Sunday 24 January 2016

100 Word Chillers: Monkey

I am starting a series of '100 word chillers' - stories that explore something frightening in only 100 words. There will be one a week. You have been warned!

How do you set up and tell a story with a satisfying conclusion in so few words? 

It has been a fascinating exercise. It makes you focus on how much each word matters. If it isn't essential, it's gone!

What chills us?

I've thought a lot about what I find chilling. It's certainly not just haunted houses. This first story, Monkey, harks right back to one of my oldest fears, and as I wrote the story, I found that it still frightens me now.

I also thought hard about what stories to include. The idea is to thrill and entertain. There is enough in this world that is distressing, and some things that chill us seem too close to the bone. I had to come at the fear factor from a different angle, raising some interesting questions.

Here's the first story. I would love to  read your own 100 word stories.

Courtesy of  blogs.ucl.ac.uk

Monkey

‘Hush, go to sleep, baby. Here’s cuddly monkey.’

When she went out, the room went dark and hard. Soon it was cold as death. And monkey was not cuddly like in the day. He squatted in the corner of the cot with his black lips grinning. I could see his teeth.

I cried.

Footsteps. The door clicked and a golden light came in. I smelled her milky warmth.

‘Shhh, baby, go to sleep’. The door closed.

Monkey chattered and shrieked. He ran up and down the cot, his claws scrabbling over my arms and face.

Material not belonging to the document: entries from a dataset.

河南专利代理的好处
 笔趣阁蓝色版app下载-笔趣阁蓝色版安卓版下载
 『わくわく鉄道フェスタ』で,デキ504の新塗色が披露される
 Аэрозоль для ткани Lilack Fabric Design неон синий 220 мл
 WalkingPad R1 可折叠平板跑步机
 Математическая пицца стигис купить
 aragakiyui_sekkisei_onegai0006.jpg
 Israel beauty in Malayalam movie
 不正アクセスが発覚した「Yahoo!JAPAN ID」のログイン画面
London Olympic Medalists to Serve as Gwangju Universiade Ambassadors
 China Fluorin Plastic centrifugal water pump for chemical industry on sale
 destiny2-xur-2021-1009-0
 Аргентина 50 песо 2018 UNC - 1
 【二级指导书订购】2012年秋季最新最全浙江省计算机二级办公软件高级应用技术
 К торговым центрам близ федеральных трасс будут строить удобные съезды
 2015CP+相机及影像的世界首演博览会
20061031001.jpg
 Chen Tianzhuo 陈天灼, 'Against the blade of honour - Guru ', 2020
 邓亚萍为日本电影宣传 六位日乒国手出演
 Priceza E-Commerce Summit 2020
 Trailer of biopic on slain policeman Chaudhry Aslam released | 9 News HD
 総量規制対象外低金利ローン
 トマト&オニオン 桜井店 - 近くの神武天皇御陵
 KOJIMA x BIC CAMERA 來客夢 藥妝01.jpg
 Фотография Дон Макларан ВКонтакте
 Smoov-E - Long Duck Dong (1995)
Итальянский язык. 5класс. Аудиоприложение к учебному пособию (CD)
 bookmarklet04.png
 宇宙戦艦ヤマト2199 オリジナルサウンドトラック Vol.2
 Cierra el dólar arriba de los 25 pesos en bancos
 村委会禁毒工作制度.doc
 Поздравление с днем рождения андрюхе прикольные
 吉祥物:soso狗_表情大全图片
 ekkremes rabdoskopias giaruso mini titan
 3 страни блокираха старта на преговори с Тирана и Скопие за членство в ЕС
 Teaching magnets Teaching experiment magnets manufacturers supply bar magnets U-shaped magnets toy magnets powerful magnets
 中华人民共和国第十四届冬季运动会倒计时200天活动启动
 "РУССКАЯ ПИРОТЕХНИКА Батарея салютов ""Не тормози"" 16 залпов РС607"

I screamed, but nobody came.

Where the story came from

When I was a baby, there was a cute little rabbit painted on the headboard of my cot. I was a child who hated to be left alone in the dark. In my memory, once night fell, the rabbit came to life. It grew great long scary legs and it walked all over me. Apparently, I screamed every night until I was taken out of that cot and put to sleep in a bed. Thinking about this while searching for 100 word chillers, I thought about a baby's vulnerability. It doesn't even have the physical control to avoid what frightens it, and it can't tell anyone what is wrong. All it can do is cry - and babies all cry, don't they?